Cyber attacks continue to grow at an alarming rate with ransomware and botnets being the latest and biggest forms of malware striking organizations.

The combination of a profit motive, easy-to-use tools, monetization options in terms of cryptocurrencies and dark web markets has fueled a global growth in thieves targeting Canadian organizations. In view of this changing landscape organizations of all sizes are looking at their defensive strategies.

A DNS firewall or a “cloud” firewall is now forming a critical part of defence because it provides a different view on the threat landscape and protection outside your corporate perimeter. When combined with threat blocking that leverages unique data science it provides important depth to your defensive strategy.

How the D-Zone DNS Firewall adds defence in depth

For larger organizations and MSPs (managed service providers), IT security has grown into its own team, often with a contributory role in premise and physical security. For those teams, this type of framework helps to describe how things work to their peers and to non-technical people across the organization.
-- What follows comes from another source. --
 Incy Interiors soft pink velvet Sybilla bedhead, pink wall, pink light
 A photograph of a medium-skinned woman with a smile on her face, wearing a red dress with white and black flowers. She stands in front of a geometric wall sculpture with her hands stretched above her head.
For those IT departments in smaller organizations that are boot-strapping together security solutions, we hope this guide can help you understand the role of the DNS in a defence-in-depth scenario.
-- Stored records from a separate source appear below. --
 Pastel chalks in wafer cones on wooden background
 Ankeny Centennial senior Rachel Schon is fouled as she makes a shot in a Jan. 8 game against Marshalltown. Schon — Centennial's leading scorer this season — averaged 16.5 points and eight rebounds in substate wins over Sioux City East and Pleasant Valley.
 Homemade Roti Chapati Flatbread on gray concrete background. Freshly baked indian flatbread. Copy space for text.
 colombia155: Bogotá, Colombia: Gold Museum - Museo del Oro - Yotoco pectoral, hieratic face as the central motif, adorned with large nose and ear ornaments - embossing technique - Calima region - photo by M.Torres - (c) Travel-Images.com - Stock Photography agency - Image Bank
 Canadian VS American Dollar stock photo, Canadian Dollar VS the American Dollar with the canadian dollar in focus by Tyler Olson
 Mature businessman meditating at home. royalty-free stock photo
The threat landscape is more complicated than ever

In the entire scope of security we often include money, technology, processes, premises and people. For technology there is a fairly common understanding of the layers involved in a typical stack and these layers all need to consider security in their design and development.

Within the technology framework there are also subcategories for hardware and network equipment that need management and patching. While this creates an administrative burden, it is the responsibility of individuals and if the time is planned it can be managed more easily. What is harder to manage is the behaviour of your users and that of thieves targeting your organization.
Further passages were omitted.